[Start of Attachment]

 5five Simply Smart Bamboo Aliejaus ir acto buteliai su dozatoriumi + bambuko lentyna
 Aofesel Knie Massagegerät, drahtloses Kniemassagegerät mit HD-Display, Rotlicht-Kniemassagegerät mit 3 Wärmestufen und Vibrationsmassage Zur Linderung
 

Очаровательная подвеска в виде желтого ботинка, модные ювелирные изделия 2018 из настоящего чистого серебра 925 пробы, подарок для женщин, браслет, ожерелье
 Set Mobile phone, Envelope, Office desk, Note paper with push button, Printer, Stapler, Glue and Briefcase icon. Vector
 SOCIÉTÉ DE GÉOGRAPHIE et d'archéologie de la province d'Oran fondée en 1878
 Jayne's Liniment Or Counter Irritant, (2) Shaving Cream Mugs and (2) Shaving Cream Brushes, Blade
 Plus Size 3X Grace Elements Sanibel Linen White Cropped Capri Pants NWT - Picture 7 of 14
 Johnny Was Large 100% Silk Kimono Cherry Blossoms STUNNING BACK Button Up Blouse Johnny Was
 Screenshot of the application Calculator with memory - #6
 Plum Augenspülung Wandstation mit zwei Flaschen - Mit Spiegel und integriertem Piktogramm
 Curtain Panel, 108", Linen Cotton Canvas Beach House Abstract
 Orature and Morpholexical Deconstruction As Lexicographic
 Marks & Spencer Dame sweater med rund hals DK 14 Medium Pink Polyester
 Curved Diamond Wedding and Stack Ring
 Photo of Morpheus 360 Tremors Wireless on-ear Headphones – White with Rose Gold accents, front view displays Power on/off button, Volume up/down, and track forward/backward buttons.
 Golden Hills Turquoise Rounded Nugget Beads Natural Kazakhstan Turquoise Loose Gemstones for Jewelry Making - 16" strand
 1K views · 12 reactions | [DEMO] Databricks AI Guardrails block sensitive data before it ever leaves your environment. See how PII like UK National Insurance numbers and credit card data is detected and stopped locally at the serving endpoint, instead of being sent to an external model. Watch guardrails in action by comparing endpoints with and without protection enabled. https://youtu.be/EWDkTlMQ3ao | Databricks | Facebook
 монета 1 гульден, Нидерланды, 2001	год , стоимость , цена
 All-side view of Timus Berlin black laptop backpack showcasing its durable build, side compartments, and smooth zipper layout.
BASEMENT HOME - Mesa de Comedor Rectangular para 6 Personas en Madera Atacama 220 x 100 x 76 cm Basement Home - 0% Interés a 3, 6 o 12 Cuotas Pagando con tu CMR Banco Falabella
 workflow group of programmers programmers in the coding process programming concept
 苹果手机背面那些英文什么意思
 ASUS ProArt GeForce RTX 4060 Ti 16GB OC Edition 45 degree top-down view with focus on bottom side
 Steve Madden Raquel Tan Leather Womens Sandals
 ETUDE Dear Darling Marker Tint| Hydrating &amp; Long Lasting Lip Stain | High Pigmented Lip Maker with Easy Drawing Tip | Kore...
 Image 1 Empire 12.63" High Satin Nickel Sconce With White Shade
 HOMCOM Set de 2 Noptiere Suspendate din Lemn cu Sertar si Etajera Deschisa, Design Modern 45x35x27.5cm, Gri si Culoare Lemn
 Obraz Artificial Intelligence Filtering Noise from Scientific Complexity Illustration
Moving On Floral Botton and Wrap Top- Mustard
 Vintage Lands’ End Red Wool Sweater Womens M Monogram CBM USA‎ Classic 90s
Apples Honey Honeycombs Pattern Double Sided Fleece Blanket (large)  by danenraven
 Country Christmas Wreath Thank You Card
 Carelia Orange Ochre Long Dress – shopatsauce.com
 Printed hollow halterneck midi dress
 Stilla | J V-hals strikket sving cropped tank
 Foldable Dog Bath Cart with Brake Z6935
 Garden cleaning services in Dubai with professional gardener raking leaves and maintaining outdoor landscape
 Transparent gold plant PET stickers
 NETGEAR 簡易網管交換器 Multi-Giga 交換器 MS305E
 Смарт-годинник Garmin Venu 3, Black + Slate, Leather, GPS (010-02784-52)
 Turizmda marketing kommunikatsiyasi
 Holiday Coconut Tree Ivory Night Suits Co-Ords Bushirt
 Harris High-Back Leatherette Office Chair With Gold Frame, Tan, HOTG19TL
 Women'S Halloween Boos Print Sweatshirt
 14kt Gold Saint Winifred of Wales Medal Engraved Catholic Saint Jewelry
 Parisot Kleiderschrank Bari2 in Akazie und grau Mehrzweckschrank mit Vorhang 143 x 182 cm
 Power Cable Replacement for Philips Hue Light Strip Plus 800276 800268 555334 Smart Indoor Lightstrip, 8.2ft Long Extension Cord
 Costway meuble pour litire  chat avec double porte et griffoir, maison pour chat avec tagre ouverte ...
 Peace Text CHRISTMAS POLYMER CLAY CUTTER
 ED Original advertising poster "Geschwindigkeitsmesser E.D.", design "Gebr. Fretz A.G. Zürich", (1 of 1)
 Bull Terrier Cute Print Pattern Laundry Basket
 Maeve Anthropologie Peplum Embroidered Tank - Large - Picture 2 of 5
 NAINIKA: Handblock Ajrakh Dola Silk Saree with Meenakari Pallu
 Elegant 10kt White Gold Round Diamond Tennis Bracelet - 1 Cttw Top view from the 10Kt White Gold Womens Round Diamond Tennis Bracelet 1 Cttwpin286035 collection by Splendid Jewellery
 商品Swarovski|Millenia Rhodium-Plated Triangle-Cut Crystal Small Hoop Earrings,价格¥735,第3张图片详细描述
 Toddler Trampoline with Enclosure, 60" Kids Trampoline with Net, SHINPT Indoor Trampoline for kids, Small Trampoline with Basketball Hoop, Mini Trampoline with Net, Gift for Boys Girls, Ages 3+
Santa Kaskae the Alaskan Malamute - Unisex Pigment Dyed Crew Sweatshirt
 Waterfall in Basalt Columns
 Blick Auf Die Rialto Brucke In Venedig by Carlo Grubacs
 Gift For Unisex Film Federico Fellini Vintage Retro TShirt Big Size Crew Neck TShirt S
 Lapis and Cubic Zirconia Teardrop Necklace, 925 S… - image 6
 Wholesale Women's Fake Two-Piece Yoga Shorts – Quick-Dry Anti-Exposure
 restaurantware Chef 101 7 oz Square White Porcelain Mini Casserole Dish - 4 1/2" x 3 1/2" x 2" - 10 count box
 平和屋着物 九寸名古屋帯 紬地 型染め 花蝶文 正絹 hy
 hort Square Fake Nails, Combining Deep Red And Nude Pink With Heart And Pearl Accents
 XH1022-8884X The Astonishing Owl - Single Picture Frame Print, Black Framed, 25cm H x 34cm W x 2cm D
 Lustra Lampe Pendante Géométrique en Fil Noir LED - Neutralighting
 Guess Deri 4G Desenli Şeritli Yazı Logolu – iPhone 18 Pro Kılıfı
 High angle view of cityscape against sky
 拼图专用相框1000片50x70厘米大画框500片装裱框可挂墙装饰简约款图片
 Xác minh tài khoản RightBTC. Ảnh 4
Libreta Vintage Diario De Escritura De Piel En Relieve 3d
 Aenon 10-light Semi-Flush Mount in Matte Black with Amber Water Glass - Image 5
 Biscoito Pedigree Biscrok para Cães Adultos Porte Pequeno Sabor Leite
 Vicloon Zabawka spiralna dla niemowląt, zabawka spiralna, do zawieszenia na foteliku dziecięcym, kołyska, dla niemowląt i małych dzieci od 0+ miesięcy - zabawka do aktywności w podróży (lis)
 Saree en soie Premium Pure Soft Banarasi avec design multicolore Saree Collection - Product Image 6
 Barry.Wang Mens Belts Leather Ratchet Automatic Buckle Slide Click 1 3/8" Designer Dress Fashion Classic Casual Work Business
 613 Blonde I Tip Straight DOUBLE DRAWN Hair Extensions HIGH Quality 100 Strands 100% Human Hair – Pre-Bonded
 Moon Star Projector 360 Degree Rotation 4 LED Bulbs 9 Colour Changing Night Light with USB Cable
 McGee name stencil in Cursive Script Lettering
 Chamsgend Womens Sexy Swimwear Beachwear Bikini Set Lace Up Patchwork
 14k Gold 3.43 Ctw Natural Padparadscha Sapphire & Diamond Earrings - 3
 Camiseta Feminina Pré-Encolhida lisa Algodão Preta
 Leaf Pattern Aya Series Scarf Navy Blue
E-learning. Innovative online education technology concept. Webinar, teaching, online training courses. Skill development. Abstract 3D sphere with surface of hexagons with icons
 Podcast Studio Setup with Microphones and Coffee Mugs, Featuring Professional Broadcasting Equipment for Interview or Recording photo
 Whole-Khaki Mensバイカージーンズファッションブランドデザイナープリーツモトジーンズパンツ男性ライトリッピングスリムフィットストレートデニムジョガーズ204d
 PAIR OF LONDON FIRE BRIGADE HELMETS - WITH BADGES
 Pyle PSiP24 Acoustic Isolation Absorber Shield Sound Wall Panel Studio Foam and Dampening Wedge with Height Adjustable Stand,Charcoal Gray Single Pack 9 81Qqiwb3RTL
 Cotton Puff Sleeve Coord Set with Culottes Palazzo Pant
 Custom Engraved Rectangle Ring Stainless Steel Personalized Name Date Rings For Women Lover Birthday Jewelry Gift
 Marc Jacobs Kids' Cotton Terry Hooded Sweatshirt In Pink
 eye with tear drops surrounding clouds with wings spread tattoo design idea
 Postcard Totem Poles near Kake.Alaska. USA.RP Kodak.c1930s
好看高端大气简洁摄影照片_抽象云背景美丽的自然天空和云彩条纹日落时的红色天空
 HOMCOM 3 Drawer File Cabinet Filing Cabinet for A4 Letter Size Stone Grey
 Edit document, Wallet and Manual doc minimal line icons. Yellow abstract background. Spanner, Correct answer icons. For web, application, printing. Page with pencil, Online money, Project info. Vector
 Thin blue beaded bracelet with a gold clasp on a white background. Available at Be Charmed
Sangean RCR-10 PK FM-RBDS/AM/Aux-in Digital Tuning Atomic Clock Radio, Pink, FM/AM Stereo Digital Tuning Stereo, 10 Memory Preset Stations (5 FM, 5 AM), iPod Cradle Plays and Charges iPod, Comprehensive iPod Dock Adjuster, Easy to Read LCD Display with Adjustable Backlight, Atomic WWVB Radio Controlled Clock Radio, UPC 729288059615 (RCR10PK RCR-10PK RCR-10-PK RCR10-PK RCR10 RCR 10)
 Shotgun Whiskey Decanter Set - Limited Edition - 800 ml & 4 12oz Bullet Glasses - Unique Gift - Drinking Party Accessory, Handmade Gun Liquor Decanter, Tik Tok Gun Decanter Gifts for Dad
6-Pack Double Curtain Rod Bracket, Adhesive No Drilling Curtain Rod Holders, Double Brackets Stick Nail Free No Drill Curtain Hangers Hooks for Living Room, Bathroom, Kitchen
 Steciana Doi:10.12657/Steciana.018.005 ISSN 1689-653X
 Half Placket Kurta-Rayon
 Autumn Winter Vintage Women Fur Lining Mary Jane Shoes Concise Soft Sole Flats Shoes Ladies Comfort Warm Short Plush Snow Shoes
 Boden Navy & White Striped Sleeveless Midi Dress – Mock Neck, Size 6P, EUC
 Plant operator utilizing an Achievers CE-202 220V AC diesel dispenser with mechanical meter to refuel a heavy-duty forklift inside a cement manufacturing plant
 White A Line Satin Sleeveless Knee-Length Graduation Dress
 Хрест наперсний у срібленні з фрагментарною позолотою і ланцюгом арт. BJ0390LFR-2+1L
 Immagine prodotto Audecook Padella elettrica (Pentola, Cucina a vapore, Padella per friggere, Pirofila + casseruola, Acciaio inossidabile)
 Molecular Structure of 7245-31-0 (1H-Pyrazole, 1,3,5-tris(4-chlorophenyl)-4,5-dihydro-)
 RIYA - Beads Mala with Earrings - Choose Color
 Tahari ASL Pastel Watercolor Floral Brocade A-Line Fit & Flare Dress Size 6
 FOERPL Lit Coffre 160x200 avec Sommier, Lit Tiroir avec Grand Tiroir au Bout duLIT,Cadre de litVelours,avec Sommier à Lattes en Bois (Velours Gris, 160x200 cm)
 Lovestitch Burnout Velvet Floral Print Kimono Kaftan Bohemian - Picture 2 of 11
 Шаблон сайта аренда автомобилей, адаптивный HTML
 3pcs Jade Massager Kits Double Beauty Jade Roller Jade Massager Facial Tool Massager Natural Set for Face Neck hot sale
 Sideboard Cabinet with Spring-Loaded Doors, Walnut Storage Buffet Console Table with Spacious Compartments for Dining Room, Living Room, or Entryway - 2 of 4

[End of Attachment]

What needs to be done:
Produce only the lines from the line containing "Podcast Studio Setup" through the line containing "PAIR OF LONDON", inclusive of both, exactly as they stand in the entries above.

Task result:
 Podcast Studio Setup with Microphones and Coffee Mugs, Featuring Professional Broadcasting Equipment for Interview or Recording photo
 Whole-Khaki Mensバイカージーンズファッションブランドデザイナープリーツモトジーンズパンツ男性ライトリッピングスリムフィットストレートデニムジョガーズ204d
 PAIR OF LONDON FIRE BRIGADE HELMETS - WITH BADGES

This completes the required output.